The problem:
What follows is data; output all of it exactly as given.

————————

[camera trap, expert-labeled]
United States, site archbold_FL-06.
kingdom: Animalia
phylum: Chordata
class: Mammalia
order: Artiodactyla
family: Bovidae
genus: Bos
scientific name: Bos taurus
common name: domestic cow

————————

Expected answer:
[camera trap, expert-labeled]
United States, site archbold_FL-06.
kingdom: Animalia
phylum: Chordata
class: Mammalia
order: Artiodactyla
family: Bovidae
genus: Bos
scientific name: Bos taurus
common name: domestic cow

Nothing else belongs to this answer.